Dass der Film aus diesem persönlichen Widerspruch Aynurs heraus erzählt ist, macht seine große Stärke aus. In der tiefen Liebe einer Tochter zu einer Familie, die sie als Schande empfindet, steckt der tragische Kern der Geschichte und eines Lebens, das viele Frauen zwischen streng muslimischer und westlicher Kultur führen. Hormann gelingt es durch dokumentarische Stilelemente und hineingestreute Fotostrecken immer wieder, Luft zum Atmen ins dramatische Geschehen zu pumpen.

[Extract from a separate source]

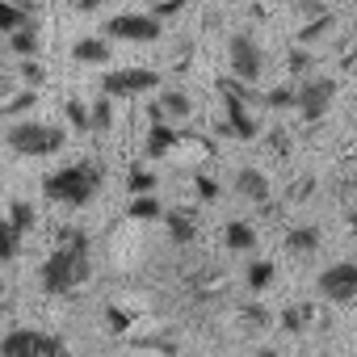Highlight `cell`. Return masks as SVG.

Brüder keine islamischen Monster

Dem tragischen Pathos verweigert sie sich ebenso wie der Darstellung der Brüder als islamistische Monster. Aber wie schafft es ein Bruder, die eigene Schwester kaltblütig umzubringen, die ihm als kleinen Jungen die Hand gehalten hat, wenn er nicht einschlafen konnte? Diese Frage muss auch in diesem Film offen bleiben, weil es darauf vielleicht auch gar keine nachvollziehbare Antwort gibt. Sicherlich sind diese Männer von einer rigiden religiösen Ideologie und Traditionen verblendet. Aber es sind vor allem auch Männer, die ihre patriarchale Macht durch eine selbstständig agierende Frau bedroht sehen und für ihr Handeln voll verantwortlich sind. Natürlich ist auch dieser Film in diesen Zeiten nicht davor gefeit, Beifall von der falschen Seite zu bekommen. Aber gerade im Angesicht von AfD und Pegida ist es wichtig, dass solche Themen rückhaltlos und frei von rassistischen Ressentiments aufgenommen werden, so wie es Hormann in diesem ergreifend klarsichtigen Film getan hat.

Im Bonner Rex-Kino ist am Freitag, 17. Mai, im Anschluss an die Vorführung ein Filmgespräch mit der Produzentin Sandra Maischberger sowie den Schauspielern Rauand Taleb und Aram Arami vorgesehen. Der Film startet um 18 Uhr.